A review from Ettore Garzia:
At the end of the eighties ambient music was preparing to new heights. In the decade '78-'88 we were witnesses of real musical characterizations: you can think of Eno's soundscapes, the percussive "world" of Hassell, Roach's sonic constructions in the balance between melodic electronic and tribality. In the following decade ('89-'99) the musicians are still looking for new organizations:. many ambient musicians were engaged in the culture and traditions of other parts of the world, but the results were not always optimal: they adhered to projects that respected the formal union between folklore and "ambient" sounds, but that seemed more interested in the audience and the charts. Few musicians preserved a certain purity instrumental: among these representatives of "mystique" purity of the sounds we remember Stephan Micus (see my previous post) that did not use electronic or Kitaro in his initial period. In addition, an American of Chinese origin emerged from this small group of musicians; a man who seemed to have more interest in the degree in legal profession and not so much for the music: Forrest Fang. The turn towards Eno and Roach, (essential points of his inspiration), comes at the end of the eighties, when two events change the course of his thoughts: the first concerns the knowledge of female musician of zheng, Zhang Yan, which marks the eastern philosophy of his compositions, and the second is the record release of "The wolf at the ruins "in 1989, which can be considered one of the masterpieces of world music obtained by electronics. "The wolf at the ruins" is one of those few works where ambient soundscapes, world rhythmicity and oriental sighs are merged and interpenetrated each other.

* * * * *

## DIRECTIVE A
In the listing below, could you write out again the lines from the one containing "Is (391,808) nearer" up to and including the last line of the listing, adding 50 to every coordinate in the answers and leaving the pictures out?

* * * * *

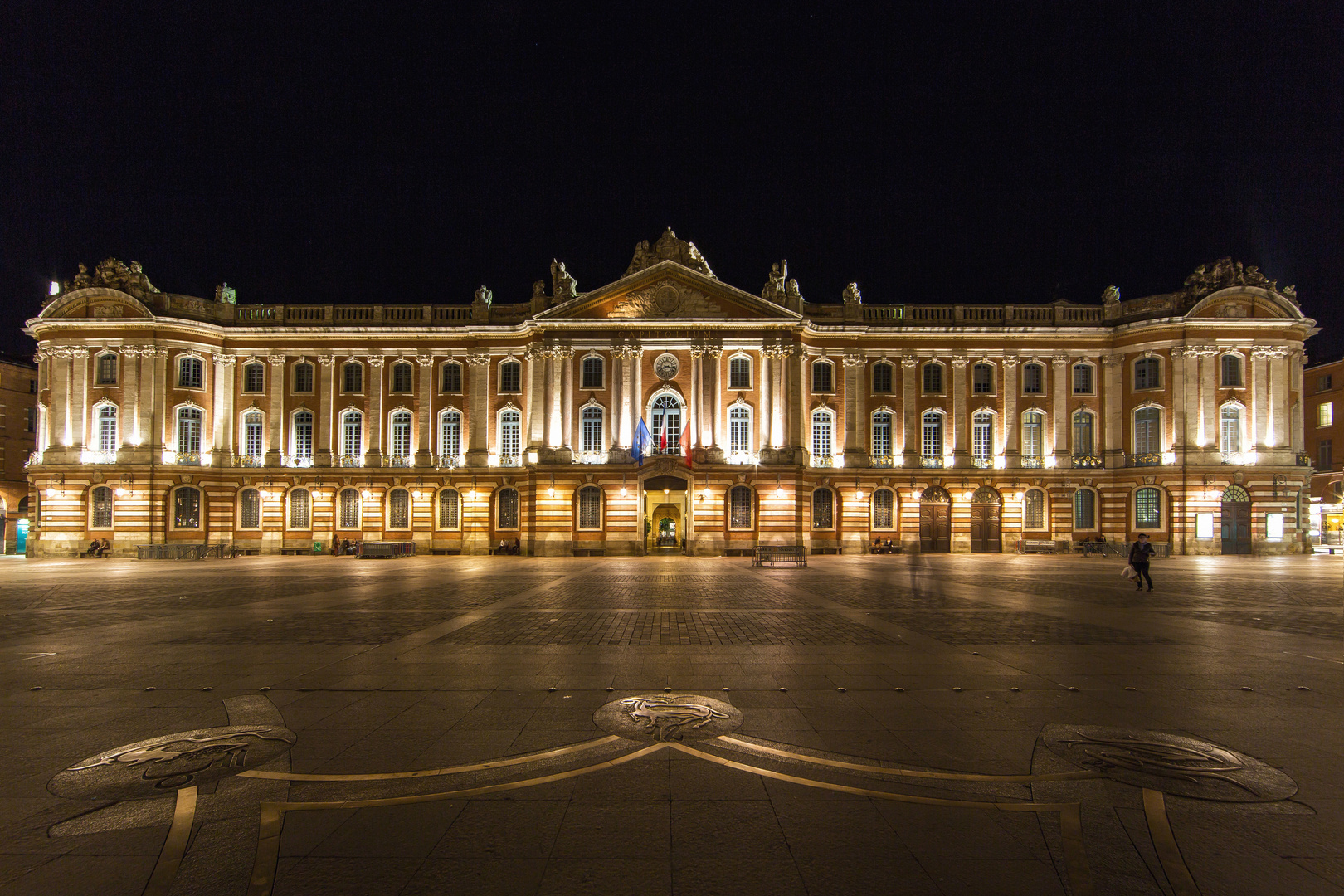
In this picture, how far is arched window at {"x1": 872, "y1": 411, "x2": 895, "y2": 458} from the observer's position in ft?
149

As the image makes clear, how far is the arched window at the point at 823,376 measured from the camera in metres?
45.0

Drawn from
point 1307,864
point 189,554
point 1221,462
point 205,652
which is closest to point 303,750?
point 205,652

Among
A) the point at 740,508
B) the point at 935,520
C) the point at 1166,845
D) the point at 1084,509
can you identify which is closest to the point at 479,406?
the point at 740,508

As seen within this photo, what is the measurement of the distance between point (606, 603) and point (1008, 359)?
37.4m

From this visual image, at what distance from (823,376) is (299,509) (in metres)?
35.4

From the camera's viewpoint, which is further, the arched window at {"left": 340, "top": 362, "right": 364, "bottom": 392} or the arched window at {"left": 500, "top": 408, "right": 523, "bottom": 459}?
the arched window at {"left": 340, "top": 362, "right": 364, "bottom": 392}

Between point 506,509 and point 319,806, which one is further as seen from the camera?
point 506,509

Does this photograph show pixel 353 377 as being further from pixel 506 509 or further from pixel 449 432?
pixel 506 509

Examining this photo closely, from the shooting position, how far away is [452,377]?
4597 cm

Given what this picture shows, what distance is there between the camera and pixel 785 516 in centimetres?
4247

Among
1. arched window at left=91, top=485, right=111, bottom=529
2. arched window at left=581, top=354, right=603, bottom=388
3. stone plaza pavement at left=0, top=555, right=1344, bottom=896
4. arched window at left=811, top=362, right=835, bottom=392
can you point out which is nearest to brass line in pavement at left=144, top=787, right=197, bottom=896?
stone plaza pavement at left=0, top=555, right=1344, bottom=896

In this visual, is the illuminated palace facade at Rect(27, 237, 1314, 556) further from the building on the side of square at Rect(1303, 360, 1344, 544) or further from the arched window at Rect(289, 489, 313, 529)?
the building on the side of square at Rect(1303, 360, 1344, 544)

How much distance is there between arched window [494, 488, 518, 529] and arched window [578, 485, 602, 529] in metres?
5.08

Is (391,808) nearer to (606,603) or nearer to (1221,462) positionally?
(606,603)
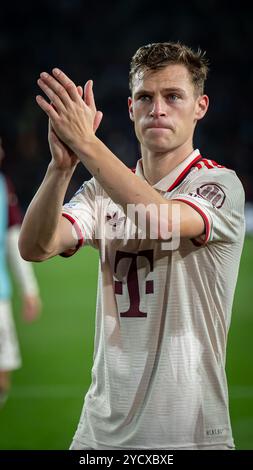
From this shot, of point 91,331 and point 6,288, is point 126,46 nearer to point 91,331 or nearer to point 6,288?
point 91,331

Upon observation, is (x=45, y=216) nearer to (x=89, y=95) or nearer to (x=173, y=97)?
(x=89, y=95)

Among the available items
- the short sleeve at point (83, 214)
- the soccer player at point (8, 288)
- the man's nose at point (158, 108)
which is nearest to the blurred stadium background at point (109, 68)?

* * * * *

## DIRECTIVE B
Answer these questions from the review:
(i) In what year was "The wolf at the ruins" released?
(ii) Who is the female zheng musician whom Forrest Fang came to know?
(iii) What did Stephan Micus not use?

## FULL OUTPUT A
Is (391,808) nearer to (606,603) or nearer to (1221,462) positionally?
(656,653)
From this shot, of point 91,331 and point 6,288, is point 126,46 nearer to point 91,331 or nearer to point 6,288?
point 141,381

Upon observation, is (x=45, y=216) nearer to (x=89, y=95) or nearer to (x=173, y=97)?
(x=139, y=145)

Among the available items
- the short sleeve at point (83, 214)
- the soccer player at point (8, 288)
- the man's nose at point (158, 108)
which is nearest to the blurred stadium background at point (109, 68)?

## FULL OUTPUT B
(i) 1989
(ii) Zhang Yan
(iii) Electronics